## Selected passage
┄┄┄┄┄┄┄┄┄┄┄┄┄┄┄┄┄┄┄┄

If you regard your new CNC 3018-Pro Router kit as a box of parts which could, with some adjustments and additional parts, become a small CNC router, you’re on the right track.

In my case, the aluminum extrusions arrived somewhat squashed inside their well-padded foam shipping carton, which leads me to believe the factory responsible for tapping the bolt holes in the ends must be a fairly nasty place. In any event, the hammerhead T-nuts for the gantry struts simply didn’t fit into some sections of the slots, although they worked fine elsewhere.

So, file a smidge off the rounded sides of a few nuts:

3018CNC - 2020 T-nuts - filed
3018CNC – 2020 T-nuts – filed

Which let them slide into place and rotate properly despite the bent channel:

3018CNC - 2020 T-nuts - trial fit
3018CNC – 2020 T-nuts – trial fit

The assembly instructions used a word I’d never encountered before:

3018CNC - Gantry plate position
3018CNC – Gantry plate position

Turns out ubiety is exactly correct, but … raise your hand if you’ve ever heard it in polite conversation. Thought so.

I’ve not noticed any harm from rounding off the position to 46 mm; just position both struts the same distance from the rear crossbar and it’s all good.

The struts behind the CAMTool CNC-V3.3 electronics board were also squashed, prompting a bit more filing:

3018CNC - CAMTool v3.3 board - trial fit
3018CNC – CAMTool v3.3 board – trial fit

The CAMTool board is basically an Arduino-class microcontroller preloaded with GRBL 1.1f and surrounded with spindle / stepper driver circuits.

As with the MPCNC, I’ll dribble G-Code into it from a Raspberry Pi. Alas, the struts behind the CAMTool board are on 75 mm centers, but the Pi cases on hand have feet on 72-ish mm centers. Pay no attention to the surroundings, just drill the holes in the right spots:

3018CNC - RPi case - drilling
3018CNC – RPi case – drilling

Add more T-nuts and short button head screws, with rubber pads between the case and the struts:

3018CNC - RPi case - mounted
3018CNC – RPi case – mounted

It’s coming together!

Comments

10 responses to “CNC 3018-Pro: Assembly Tweaks”

  1. madbodger Avatar
    madbodger

    I thought of my K40 laser engraver as a box of parts instead of expecting a turnkey working unit, which was the right approach with that unit as well. I also picked up a new vocabulary word (no, I’d never come across “ubiety” before either) from some strangely translated instructions, in this case an ultraviolet LED-based “counterfeit detection pen”, which would let me determine if currency was “stumer”, which also turns out to be a correct usage.

    1. Ed Avatar

      Does a 40 W CO₂ laser have sufficient grunt to cut 1/8 inch = 4 mm acrylic at a reasonable pace? I’d expect it to “engrave” a surface pattern well enough, but don’t have a good grasp of the power-vs-cutting-vs-speed tradeoff.

  2. Keith Neufeld Avatar
    Keith Neufeld

    Is this your first post about this kit, or did I overlook some that I should go back and read?

    How did you pick this particular model out of the different variants available? I’ve been wanting a desktop CNC mill and wasn’t aware that this was a thing yet; so I’m ready to place my order immediately and, from what I see, would make the same model selection that you did. But I’m interested to hear your thoughts.

    1. Ed Avatar

      This is new news; it arrived a while ago and I’ve finally gotten things kinda-sorta working. More writeups to come.

┄┄┄┄┄┄┄┄┄┄┄┄┄┄┄┄┄┄┄┄

## The exercise
Reproduce everything in the CNC 3018-Pro assembly post from "I’ve not noticed" down to "it’s all good.", substituting "back crossbar" for "rear crossbar". The material is separate from the CNC 3018-Pro assembly post and has no connection to it.

## Information supplied
┄┄┄┄┄┄┄┄┄┄┄┄┄┄┄┄┄┄┄┄

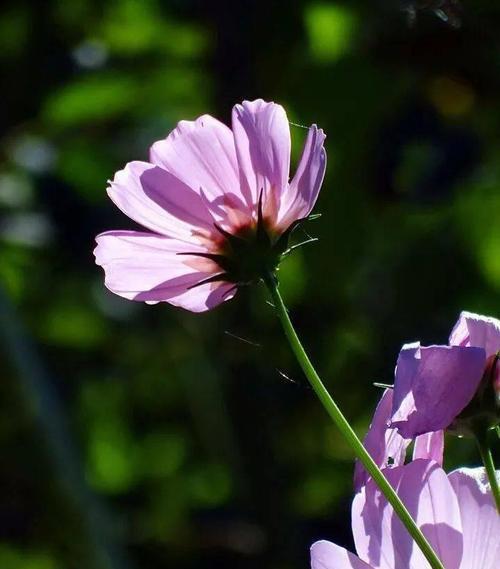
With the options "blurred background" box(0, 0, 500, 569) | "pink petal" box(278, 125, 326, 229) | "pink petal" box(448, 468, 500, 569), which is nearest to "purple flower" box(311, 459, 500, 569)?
"pink petal" box(448, 468, 500, 569)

┄┄┄┄┄┄┄┄┄┄┄┄┄┄┄┄┄┄┄┄

## Answer to this exercise
I’ve not noticed any harm from rounding off the position to 46 mm; just position both struts the same distance from the back crossbar and it’s all good.